**BRIEF:** Write a continuation of the passage on temperature and amphibian susceptibility to chytrid fungus, picking up after its final sentence.

**SUPPLIED PASSAGE:**
--- START ---

Finally, I looked at how variation across allometric scales might impact host-parasite interactions in the context of changing temperatures. Small organisms have larger performance breadths, or temperature ranges where performance is relatively high, than large organisms, and thus pathogens should typically have broader performance breadths than hosts. Therefore, the performance gap between pathogens and cold- and warm-adapted hosts should occur at relatively warm and cold temperatures, respectively. To test this hypothesis, which I coin the thermal mismatch hypothesis, we quantified the temperature-dependent susceptibility of “cold-“ and “warm-adapted” amphibian species (Atelopus zeteki, Osteopilus septentrionalis, and Anaxyrus terrestris) to the fungal pathogen Batrachochytrium dendrobatidis (Bd) using laboratory experiments and field prevalence estimates from 4,775 host populations. In both the laboratory and field, I found that peak susceptibility for cold- and warm-adapted hosts occurred at relatively warm and cool temperatures, respectively, providing support for the thermal mismatch hypothesis. Finally, I found that the temperature-dependent A. zeteki mortality patterns observed in our experiment accurately predicted historic extinctions of Atelopus spp., suggesting that climate change contributed to the extinctions. My results suggest that as climate change shifts hosts away from their optimal temperatures, the probability of infectious disease outbreaks may increase, but the effect will depend on the host species and the direction of the climate shift. My findings partly explain the tremendous variation in species’ responses to climate change.

--- END ---

Stored items:
--- START ---

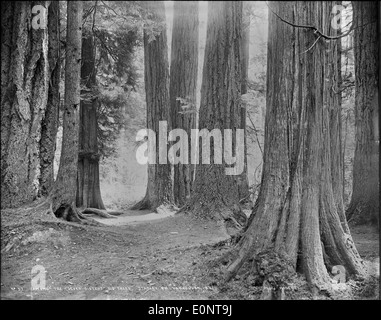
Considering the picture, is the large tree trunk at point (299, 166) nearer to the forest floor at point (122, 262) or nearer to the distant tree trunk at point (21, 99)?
the forest floor at point (122, 262)

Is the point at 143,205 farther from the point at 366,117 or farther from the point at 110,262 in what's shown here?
the point at 366,117

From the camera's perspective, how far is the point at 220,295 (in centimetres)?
227

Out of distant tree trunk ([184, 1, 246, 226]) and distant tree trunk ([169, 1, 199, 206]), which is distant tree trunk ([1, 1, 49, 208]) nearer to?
distant tree trunk ([169, 1, 199, 206])

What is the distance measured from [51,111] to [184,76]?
2.42 metres

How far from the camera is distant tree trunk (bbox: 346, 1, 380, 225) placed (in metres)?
2.43

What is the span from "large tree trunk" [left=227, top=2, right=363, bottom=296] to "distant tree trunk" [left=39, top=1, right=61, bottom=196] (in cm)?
205

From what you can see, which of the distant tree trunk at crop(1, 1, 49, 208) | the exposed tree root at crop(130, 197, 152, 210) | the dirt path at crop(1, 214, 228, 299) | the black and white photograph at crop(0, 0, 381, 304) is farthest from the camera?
the exposed tree root at crop(130, 197, 152, 210)

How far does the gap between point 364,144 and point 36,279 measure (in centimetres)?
273

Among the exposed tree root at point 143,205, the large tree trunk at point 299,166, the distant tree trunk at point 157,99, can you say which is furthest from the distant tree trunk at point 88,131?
the large tree trunk at point 299,166

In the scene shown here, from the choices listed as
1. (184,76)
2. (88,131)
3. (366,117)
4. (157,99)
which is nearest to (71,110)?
(88,131)

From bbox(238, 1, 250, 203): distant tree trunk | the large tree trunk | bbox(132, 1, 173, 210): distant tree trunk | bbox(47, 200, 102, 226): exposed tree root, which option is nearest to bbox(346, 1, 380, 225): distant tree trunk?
the large tree trunk

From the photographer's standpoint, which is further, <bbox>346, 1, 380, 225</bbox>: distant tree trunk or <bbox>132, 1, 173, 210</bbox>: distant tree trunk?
<bbox>132, 1, 173, 210</bbox>: distant tree trunk

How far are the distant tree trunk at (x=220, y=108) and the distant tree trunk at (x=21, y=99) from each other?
5.39 feet
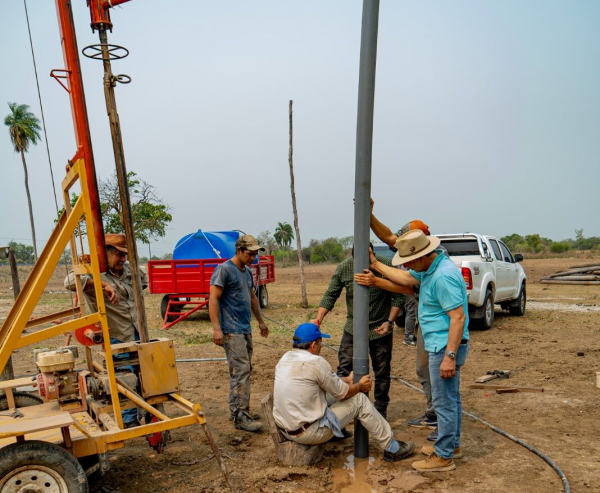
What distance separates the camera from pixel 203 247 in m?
14.2

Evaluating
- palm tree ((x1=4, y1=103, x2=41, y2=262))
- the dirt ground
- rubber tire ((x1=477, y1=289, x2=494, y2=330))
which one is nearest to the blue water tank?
the dirt ground

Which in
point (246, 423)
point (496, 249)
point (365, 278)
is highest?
point (365, 278)

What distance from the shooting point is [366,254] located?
4.39 meters

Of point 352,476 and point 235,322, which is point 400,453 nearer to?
point 352,476

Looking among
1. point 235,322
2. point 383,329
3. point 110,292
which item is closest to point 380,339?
point 383,329

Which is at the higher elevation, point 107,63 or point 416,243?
point 107,63

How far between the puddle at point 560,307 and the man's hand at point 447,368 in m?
11.2

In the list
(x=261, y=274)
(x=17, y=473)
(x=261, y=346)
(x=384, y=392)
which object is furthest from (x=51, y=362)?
(x=261, y=274)

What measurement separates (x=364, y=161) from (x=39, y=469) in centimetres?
320

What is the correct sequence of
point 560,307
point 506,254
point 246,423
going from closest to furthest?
point 246,423 → point 506,254 → point 560,307

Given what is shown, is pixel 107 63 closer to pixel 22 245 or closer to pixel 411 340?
pixel 411 340

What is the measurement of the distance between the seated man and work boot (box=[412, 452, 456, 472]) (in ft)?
0.77

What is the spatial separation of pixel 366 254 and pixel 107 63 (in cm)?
272

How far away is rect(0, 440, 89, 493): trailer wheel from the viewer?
10.9ft
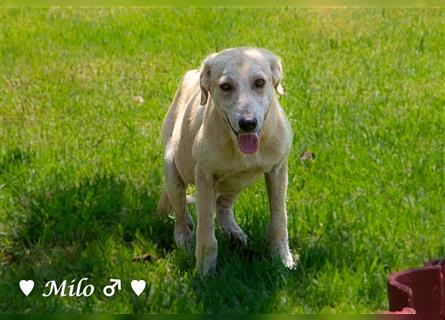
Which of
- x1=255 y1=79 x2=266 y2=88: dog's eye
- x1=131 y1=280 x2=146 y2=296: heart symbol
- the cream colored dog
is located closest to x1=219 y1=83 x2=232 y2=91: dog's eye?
the cream colored dog

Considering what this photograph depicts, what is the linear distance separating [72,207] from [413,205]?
2.00m

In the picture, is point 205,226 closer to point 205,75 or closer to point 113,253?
point 113,253

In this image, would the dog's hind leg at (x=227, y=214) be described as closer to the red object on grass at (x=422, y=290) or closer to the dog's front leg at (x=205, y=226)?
the dog's front leg at (x=205, y=226)

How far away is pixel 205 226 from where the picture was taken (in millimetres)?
5344

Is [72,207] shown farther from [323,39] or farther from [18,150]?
[323,39]

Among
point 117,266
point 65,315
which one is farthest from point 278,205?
point 65,315

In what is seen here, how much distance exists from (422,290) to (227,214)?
1.61 m

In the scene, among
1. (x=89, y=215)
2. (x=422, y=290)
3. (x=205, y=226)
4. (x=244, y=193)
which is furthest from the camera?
(x=244, y=193)

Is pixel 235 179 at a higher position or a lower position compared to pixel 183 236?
higher

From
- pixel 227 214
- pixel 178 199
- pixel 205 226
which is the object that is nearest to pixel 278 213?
pixel 205 226

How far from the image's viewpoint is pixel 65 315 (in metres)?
5.04

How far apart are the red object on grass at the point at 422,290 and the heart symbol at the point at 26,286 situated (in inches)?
73.9

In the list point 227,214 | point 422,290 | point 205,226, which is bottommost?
point 227,214

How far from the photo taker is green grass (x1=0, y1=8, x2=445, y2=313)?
5242mm
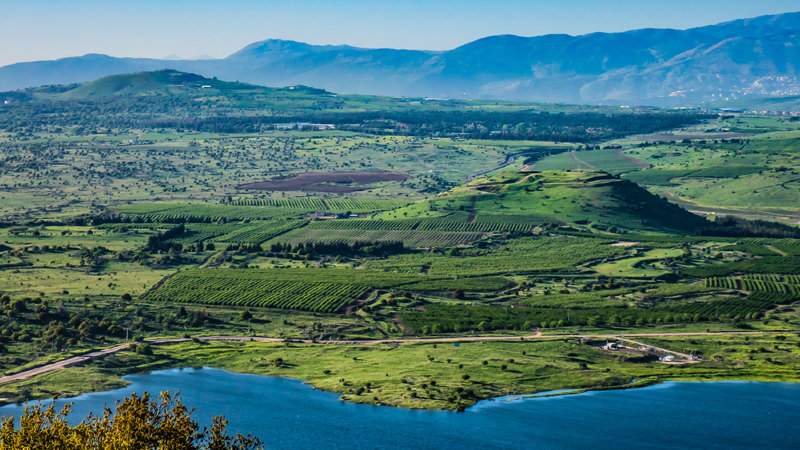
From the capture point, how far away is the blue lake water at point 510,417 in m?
93.7

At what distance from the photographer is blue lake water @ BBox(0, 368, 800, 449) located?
93.7m

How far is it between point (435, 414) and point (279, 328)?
4116cm

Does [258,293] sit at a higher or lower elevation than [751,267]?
lower

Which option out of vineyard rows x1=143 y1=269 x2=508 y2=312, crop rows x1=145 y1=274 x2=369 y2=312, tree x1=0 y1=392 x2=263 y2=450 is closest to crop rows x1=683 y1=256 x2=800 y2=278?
vineyard rows x1=143 y1=269 x2=508 y2=312

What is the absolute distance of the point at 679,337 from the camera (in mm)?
130875

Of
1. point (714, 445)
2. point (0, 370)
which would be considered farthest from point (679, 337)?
point (0, 370)

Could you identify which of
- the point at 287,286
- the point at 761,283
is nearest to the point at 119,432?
the point at 287,286

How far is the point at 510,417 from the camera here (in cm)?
10031

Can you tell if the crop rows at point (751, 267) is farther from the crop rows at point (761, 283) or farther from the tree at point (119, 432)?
the tree at point (119, 432)

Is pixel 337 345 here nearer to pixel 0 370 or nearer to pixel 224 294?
pixel 224 294

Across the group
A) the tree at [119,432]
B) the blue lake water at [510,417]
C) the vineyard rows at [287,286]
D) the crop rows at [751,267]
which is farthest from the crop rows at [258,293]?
the tree at [119,432]

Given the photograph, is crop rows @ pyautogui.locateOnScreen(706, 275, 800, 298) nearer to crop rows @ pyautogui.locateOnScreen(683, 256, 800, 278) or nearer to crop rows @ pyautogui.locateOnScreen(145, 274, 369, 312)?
crop rows @ pyautogui.locateOnScreen(683, 256, 800, 278)

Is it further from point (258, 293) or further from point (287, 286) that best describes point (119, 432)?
point (287, 286)

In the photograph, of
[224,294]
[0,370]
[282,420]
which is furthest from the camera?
[224,294]
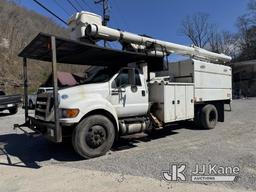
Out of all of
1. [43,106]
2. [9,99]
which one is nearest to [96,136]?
[43,106]

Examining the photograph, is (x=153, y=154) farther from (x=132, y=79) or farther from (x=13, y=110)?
(x=13, y=110)

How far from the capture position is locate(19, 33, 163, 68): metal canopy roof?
6.11 m

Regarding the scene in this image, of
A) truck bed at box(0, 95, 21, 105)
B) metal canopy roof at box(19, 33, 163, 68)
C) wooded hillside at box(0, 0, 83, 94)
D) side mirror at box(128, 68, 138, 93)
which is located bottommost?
truck bed at box(0, 95, 21, 105)

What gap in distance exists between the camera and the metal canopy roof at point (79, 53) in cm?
611

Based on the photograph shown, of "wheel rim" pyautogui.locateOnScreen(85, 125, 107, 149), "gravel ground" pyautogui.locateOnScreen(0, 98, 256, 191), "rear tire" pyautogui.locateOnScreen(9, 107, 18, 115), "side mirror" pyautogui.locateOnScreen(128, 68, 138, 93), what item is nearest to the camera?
"gravel ground" pyautogui.locateOnScreen(0, 98, 256, 191)

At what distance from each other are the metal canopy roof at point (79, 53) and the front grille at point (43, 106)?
1.20 metres

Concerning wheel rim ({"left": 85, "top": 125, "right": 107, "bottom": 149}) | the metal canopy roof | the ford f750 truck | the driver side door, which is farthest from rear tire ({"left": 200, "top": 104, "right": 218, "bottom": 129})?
wheel rim ({"left": 85, "top": 125, "right": 107, "bottom": 149})

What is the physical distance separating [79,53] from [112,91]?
1.60 meters

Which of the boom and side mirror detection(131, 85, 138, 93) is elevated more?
the boom

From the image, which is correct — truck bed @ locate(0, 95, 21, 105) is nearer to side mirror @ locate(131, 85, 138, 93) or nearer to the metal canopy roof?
the metal canopy roof

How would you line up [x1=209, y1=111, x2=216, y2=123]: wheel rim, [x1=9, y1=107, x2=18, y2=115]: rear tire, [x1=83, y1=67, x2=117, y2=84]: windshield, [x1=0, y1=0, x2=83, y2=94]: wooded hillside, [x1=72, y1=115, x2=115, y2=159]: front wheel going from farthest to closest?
[x1=0, y1=0, x2=83, y2=94]: wooded hillside < [x1=9, y1=107, x2=18, y2=115]: rear tire < [x1=209, y1=111, x2=216, y2=123]: wheel rim < [x1=83, y1=67, x2=117, y2=84]: windshield < [x1=72, y1=115, x2=115, y2=159]: front wheel

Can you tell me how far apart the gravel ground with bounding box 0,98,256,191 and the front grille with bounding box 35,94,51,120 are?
850 millimetres

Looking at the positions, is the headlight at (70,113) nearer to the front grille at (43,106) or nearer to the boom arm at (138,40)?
the front grille at (43,106)

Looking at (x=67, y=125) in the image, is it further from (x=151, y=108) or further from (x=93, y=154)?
(x=151, y=108)
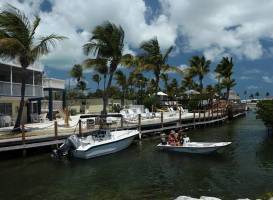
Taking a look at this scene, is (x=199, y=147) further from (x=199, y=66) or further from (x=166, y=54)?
(x=199, y=66)

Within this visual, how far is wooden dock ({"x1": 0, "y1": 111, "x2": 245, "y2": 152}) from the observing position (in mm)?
26203

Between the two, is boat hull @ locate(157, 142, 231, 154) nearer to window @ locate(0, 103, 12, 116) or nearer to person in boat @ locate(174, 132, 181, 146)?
person in boat @ locate(174, 132, 181, 146)

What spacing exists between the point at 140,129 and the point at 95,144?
37.0 feet

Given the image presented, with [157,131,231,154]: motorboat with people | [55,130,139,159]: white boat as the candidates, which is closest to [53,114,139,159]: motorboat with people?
[55,130,139,159]: white boat

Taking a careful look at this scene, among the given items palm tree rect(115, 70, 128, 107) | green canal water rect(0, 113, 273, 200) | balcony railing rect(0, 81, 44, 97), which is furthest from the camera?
palm tree rect(115, 70, 128, 107)

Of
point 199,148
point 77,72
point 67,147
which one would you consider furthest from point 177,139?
point 77,72

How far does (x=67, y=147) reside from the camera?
86.6 ft

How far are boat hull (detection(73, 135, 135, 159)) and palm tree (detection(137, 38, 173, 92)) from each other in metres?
22.8

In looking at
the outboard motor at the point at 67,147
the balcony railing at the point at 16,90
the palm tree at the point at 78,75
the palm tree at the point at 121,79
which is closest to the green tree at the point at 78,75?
the palm tree at the point at 78,75

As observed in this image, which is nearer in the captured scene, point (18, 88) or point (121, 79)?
point (18, 88)

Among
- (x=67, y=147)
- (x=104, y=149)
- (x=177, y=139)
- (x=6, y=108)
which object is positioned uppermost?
(x=6, y=108)

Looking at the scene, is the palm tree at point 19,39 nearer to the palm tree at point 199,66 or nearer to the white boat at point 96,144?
the white boat at point 96,144

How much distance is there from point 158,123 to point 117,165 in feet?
56.1

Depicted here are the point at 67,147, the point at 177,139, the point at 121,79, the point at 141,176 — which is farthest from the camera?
the point at 121,79
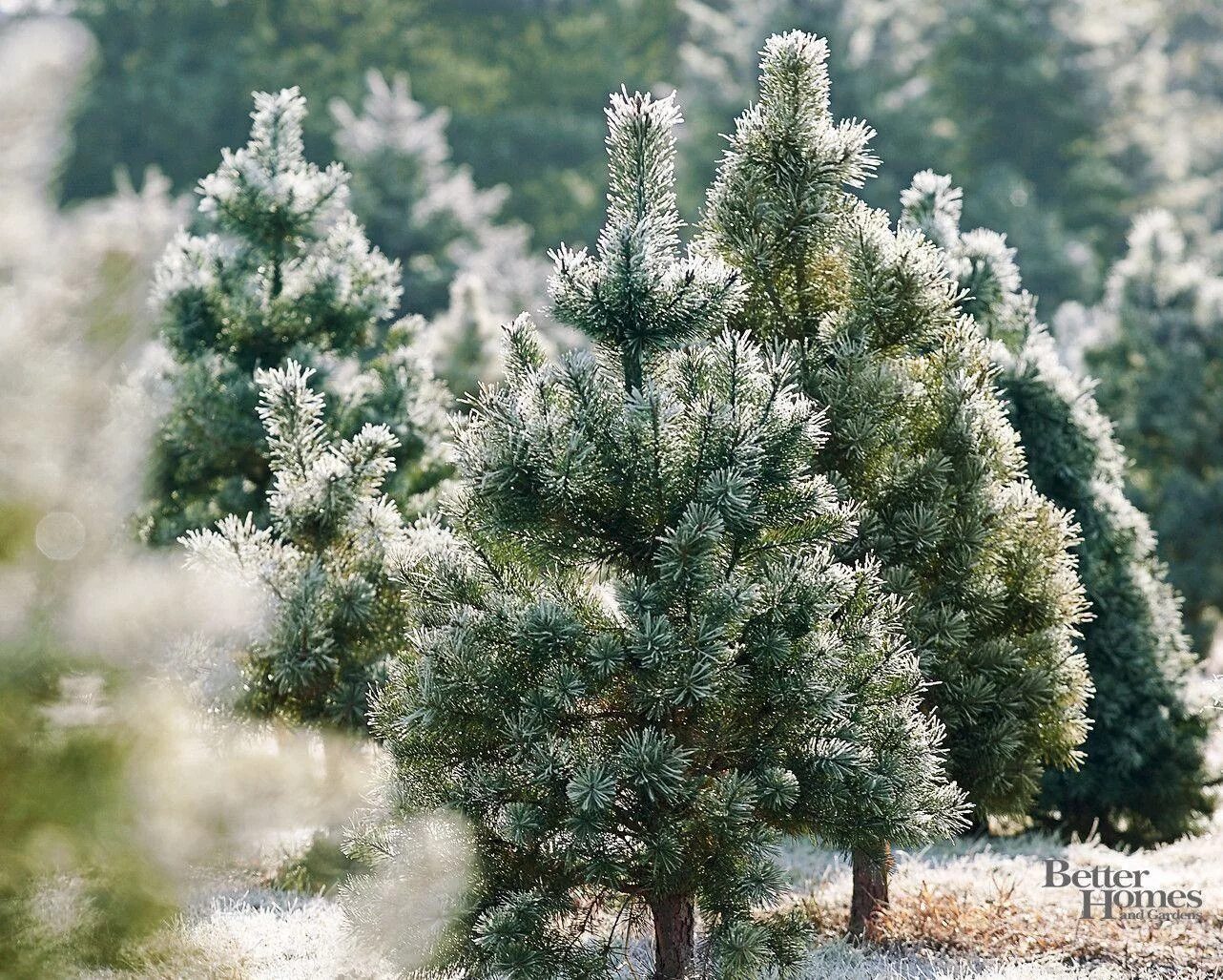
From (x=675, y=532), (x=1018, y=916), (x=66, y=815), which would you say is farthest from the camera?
(x=1018, y=916)

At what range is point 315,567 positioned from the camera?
681 centimetres

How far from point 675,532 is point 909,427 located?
7.54ft

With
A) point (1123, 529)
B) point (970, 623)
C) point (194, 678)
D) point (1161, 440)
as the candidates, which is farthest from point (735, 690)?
point (1161, 440)

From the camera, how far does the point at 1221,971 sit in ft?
20.2

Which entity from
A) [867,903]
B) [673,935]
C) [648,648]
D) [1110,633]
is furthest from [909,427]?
[1110,633]

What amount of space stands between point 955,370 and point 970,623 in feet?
4.67

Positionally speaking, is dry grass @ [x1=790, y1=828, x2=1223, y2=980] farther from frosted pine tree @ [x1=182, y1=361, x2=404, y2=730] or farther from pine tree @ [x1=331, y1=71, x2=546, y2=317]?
pine tree @ [x1=331, y1=71, x2=546, y2=317]

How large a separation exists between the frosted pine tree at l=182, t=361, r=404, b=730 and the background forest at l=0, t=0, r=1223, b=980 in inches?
1.1

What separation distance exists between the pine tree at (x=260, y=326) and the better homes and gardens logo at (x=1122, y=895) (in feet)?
17.0

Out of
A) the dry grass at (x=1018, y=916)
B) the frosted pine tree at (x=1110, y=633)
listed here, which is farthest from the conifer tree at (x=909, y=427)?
the frosted pine tree at (x=1110, y=633)

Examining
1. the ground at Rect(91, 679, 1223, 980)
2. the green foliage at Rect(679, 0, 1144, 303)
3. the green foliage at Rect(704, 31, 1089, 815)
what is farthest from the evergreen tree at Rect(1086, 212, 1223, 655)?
the green foliage at Rect(679, 0, 1144, 303)

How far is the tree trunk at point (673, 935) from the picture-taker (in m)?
5.55

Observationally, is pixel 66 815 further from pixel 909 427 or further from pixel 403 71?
pixel 403 71

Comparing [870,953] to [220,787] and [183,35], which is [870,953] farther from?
[183,35]
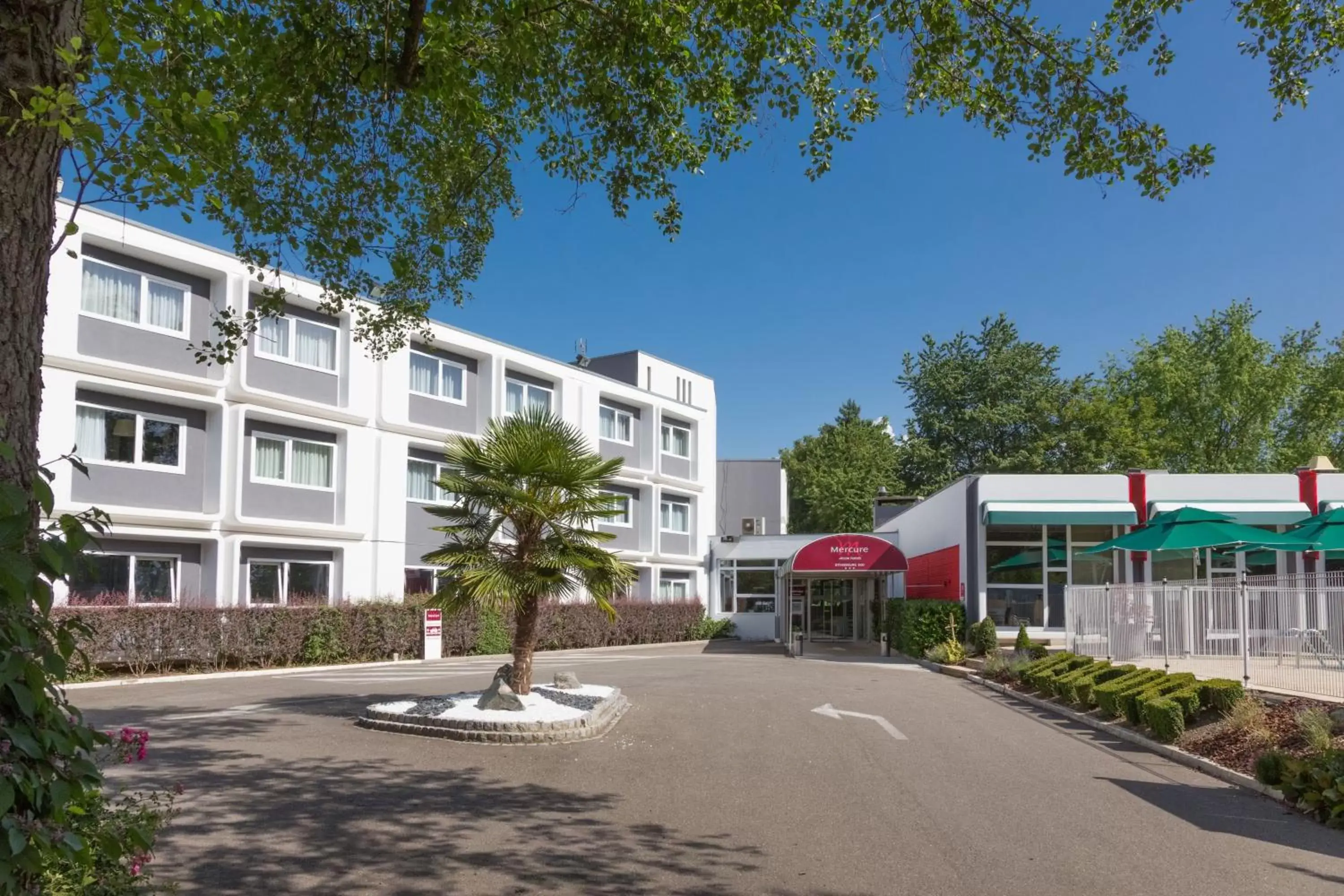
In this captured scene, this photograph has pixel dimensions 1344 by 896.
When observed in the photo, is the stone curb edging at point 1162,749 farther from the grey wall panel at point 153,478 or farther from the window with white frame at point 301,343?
the window with white frame at point 301,343

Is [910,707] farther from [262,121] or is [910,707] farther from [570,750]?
[262,121]

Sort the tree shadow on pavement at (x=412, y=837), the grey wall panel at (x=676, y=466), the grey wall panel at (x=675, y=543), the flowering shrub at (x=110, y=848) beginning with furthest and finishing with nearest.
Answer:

--- END ---

**RESULT:**
Based on the results of my dissertation, I conclude that climate change has diverse effects on ecology across scales. Biotic interactions control disease distributions at small, local spatial scales while abiotic factors do at large scales, suggesting that climate change may impact species distributions differently at different scales. Across temporal scales, differences in acclimation rates could be affecting which species are more likely to shift their phenology. Finally, across allometric scales, differences in thermal breadths between individuals of different body sizes could alter host-parasite interactions by causing hosts to be susceptible to disease even at conditions far from where parasites perform best. Thus, I believe that my dissertation has contributed to what we understand about how scale relates to disease and biodiversity declines in the context of climate change.